Düzenleyici kurumlar ve gerektiğinde sektörler arasındaki bu bağlantı kurma yeteneği birçok konuda işime yaramıştır. BDDK’nın taslağını okuyunca da benzer bir kanunun Türkiye sigorta, emeklilik ve reasürans sektörü için de yolda olduğunu düşündüm.
Kapsayıcı ve Avrupa’daki örneklerle uyumlu görünüyor
Taslak metinle ilgili detaylı bir analiz yazmıştım. Burada ve bir sonraki yazımda ise sigorta sektörünün bu metinden ne anlaması gerektiğine değineceğim. Öncelikle başlangıç metni olarak gayet kapsayıcı ve Avrupa’daki örneklerine benzer bir oluşum yapısı öngören bir çalışma olduğunu söyleyebilirim.
Avrupa’daki düzenleme örnekleri genelde en çok ihtiyaç duyulan ödeme sistemleri (PSD2) ve uzaktan müşteri edinimi (KYC AML) üzerine yoğunlaşmış olsa da Türkiye piyasası KYC dışında ödeme sistemleri ve kara para aklama faaliyetleriyle ilgili uzun zaman önce gerekli düzenlemeleri hayata geçirmiş durumda.

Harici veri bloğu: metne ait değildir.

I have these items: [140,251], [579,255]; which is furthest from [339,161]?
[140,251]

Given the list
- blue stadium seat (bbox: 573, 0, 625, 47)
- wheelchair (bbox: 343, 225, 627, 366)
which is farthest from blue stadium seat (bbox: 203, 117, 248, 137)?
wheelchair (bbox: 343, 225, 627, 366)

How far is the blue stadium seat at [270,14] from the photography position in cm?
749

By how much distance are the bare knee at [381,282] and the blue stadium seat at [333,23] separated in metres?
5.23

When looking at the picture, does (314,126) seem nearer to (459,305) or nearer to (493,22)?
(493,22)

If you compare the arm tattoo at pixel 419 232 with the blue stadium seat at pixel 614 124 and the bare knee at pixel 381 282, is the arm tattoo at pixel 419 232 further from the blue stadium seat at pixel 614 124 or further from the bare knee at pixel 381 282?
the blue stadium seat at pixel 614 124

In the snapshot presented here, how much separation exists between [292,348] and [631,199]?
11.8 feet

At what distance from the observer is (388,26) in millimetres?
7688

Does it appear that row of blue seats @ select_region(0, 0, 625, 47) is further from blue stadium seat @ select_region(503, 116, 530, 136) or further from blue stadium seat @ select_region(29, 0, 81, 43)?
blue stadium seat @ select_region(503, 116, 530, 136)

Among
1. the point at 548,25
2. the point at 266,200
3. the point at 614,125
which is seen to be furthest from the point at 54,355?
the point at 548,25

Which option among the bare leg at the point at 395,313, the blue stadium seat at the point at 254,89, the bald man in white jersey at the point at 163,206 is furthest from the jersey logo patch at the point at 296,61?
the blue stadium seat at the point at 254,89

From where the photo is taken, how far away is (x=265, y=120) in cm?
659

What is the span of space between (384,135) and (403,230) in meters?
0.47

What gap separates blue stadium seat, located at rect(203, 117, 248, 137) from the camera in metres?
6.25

Sigorta sektörü özelinde çıkarım yaparsak, sadece dijital platformlarda hizmet verecek şirket kurulumu ve sunacağı ürünlere göre çeşitlenen bir sermaye yapısının yanı sıra dijitalleşme sayesinde düşen operasyonel maliyetlerin sağladığı avantaj düşük prim bedellerine dönüştürülebilir, piyasadaki şirket ve ürün çeşitliliğinin artırılması beraberinde genişleyen sigortalı havuzunu ve dolayısıyla daha doğru bir risk değerlendirmesini getirebilir.

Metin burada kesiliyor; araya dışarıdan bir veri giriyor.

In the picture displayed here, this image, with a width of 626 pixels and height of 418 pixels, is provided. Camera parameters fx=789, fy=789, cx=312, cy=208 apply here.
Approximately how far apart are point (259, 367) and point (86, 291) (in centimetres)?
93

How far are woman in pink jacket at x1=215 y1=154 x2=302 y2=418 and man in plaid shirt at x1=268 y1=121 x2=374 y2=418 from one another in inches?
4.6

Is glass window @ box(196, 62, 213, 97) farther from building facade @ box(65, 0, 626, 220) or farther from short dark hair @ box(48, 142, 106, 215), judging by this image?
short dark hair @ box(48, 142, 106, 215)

Rekabeti fiyat değil hizmet kalitesine kaydıracak kavram
BDDK tarafından hazırlanan taslakta ortaya çıkan “white-label” (WL) da aslında aynı süreçler için teker teker ceplerinden para ödeyen, sonra da kârsızlıktan yakınan sigorta şirketlerinin ihtiyacı olan çok önemli bir kavram. Benzeri 2017 yılında Swiss Re tarafından IPTIQ çatısı altında hayata geçirilen ve alanında bir ilk olan bu kavramı Türkçeye “anonim temel sigortacılık hizmeti” olarak çevirebiliriz.
Türkiye sigortacılık sektörünün gelişiminin merkezi olacak fiyat temelli rekabetin yerini hizmet kalitesi temelli rekabete bırakması aslında WL kavramı operasyonların tek elde toplanmasını, hem maliyet hem de kapasite avantajının sağlanmasını ve sigorta şirketlerinin müşterilerine dokunan fark yaratacak alanlarda rekabet etmesini öngörüyor. Böylelikle standart operasyonların yürütülmesi için kullanılmak zorunda kalınan kısıtlı bütçe inovatif ürünlerin geliştirilmesi ve sigortalı havuzunun geliştirilmesi için kullanılabilecek ve fon birikiminin hızlanarak artması sağlanacak. Bu sürecin geniş detaylarına devam eden yazılarımda değiniyor olacağım.
Her ne kadar bir süredir finansın başka bir alanında görev alıyor olsam da finansal platformlar oluşturan şirkette deneyimlediğim birçok uygulama sigorta sektörü için de ufuk açıcı ve ufak değişikliklerle uygulanabilir nitelikte. Sadece sigorta ve reasürans değil dijital bankacılık gibi uçsuz bucaksız bir oyun alanında da beslenebilmek ve buradaki deneyimle finansın geleceğini öngörmeye çalışmak harika bir deneyim.